■ EXCERPT PROVIDED ■
========================

# Hoyt Master Cam Question (confused)



## finallap (Mar 1, 2010)

Okay here is goes... I have searched an reached my wits endukey:

I shoot a Hoyt Deviator and I have the Master Cams #5 (M3-5)module with the CARBONITE limbs 40" ATA. According to the Hoyt tuning chart the M3-5 module was only on the Carbonite XL 42 1/2" ATA or the SuperG 41" ATA. I have a 28" draw I shoot the bow well. With that draw it should be a M3-6 module on the bow according to the chart. Please see attached chart. Are the modules interchangable between bows? Just want to be sure for tuning purposes.


----------



## finallap (Mar 1, 2010)

anyone please....:embara:


----------



## edthearcher (Nov 2, 2002)

*post*



finallap said:


> Okay here is goes... I have searched an reached my wits endukey:
> 
> I shoot a Hoyt Deviator and I have the Master Cams #5 (M3-5)module with the CARBONITE limbs 40" ATA. According to the Hoyt tuning chart the M3-5 module was only on the Carbonite XL 42 1/2" ATA or the SuperG 41" ATA. I have a 28" draw I shoot the bow well. With that draw it should be a M3-6 module on the bow according to the chart. Please see attached chart. Are the modules interchangable between bows? Just want to be sure for tuning purposes.


you may have a hardtime finding a master cam to swap for that bow, and can you change it to the updated cam.5 yes you may be able to.


----------



## finallap (Mar 1, 2010)

Thanks! I will call HOYT and see if I can...


----------

========================

■ QUESTIONS ON THE MATERIAL ■
1. Which lengths in inches does the forum thread mention? List each one once, with what it measures.
2. In the forum thread, change "master cam" to "spare cam" in the part that opens with the words "you may have" and closes with "if I can...", then write out that part again.
The material after this point is separate from the forum thread.

■ INFORMATION SUPPLIED ■

========================

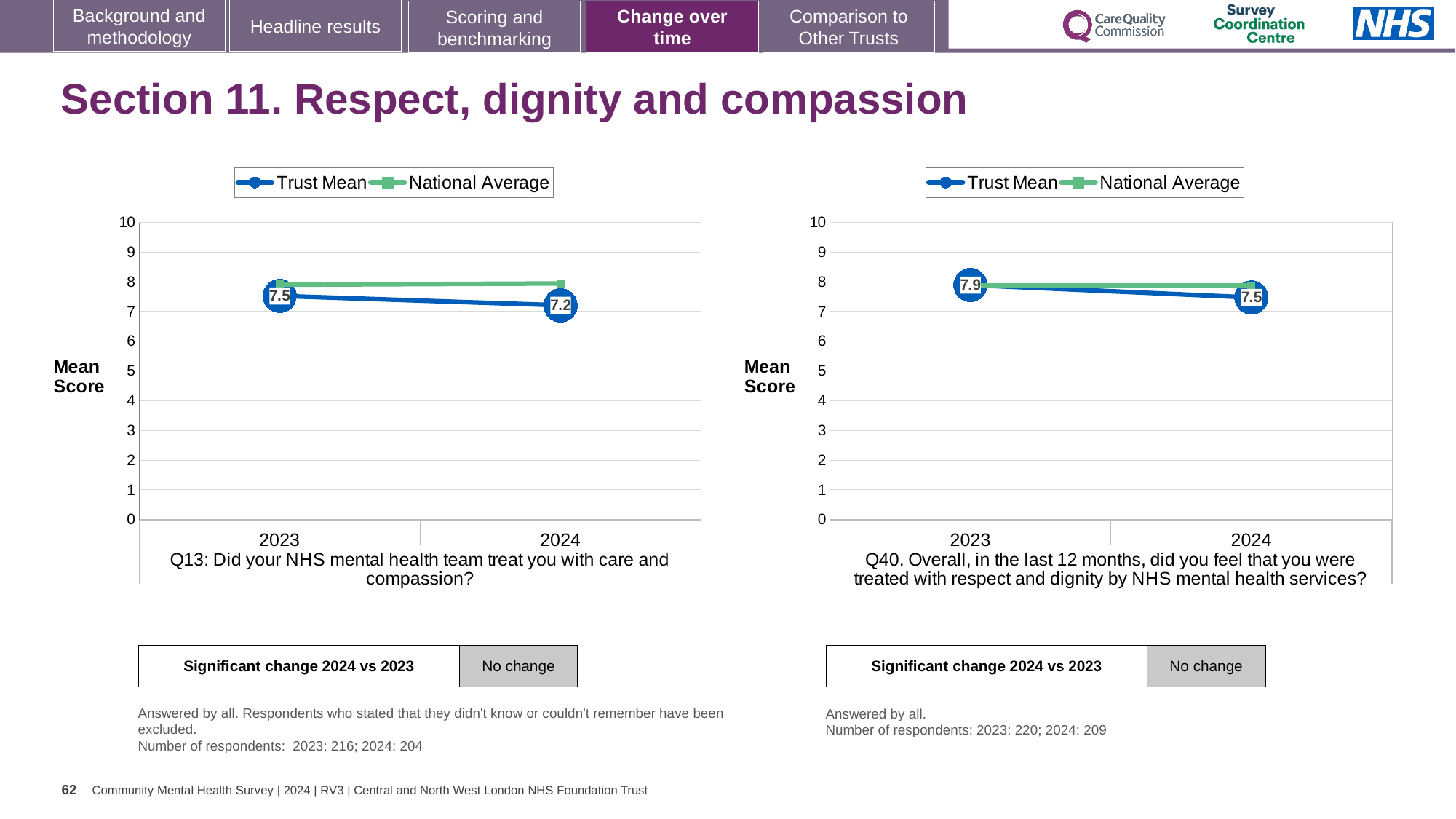
In the Q40 chart (right), what is the difference between the Trust Mean in 2023 and 2024? 0.4 How many years are shown on the x axis of the Q40 chart (right)? 2 In the Q13 chart (left), is the National Average for 2024 greater or less than 7? greater In the Q13 chart (left), by how much did the Trust Mean change from 2023 to 2024? 0.3 How many series does the legend of the Q13 chart (left) list? 2 In the Q40 chart (right), what is the Trust Mean for 2024? 7.5 In the Q40 chart (right), does the Trust Mean rise or fall from 2023 to 2024? fall In the Q13 chart (left), what is the Trust Mean for 2023? 7.5 In the Q40 chart (right), what is the Trust Mean for 2023? 7.9 In the Q13 chart (left), which year has the higher Trust Mean, 2023 or 2024? 2023 What type of chart is the Q40 chart (right)? line chart In the Q13 chart (left), what is the Trust Mean for 2024? 7.2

========================

■ ANSWERS FOR EACH ITEM ■
1.
- 40": the ATA with the Carbonite limbs on the poster's bow
- 42 1/2": the ATA of the Carbonite XL
- 41": the ATA of the SuperG
- 28": the poster's draw

2.
you may have a hardtime finding a spare cam to swap for that bow, and can you change it to the updated cam.5 yes you may be able to.


----------



## finallap (Mar 1, 2010)

Thanks! I will call HOYT and see if I can...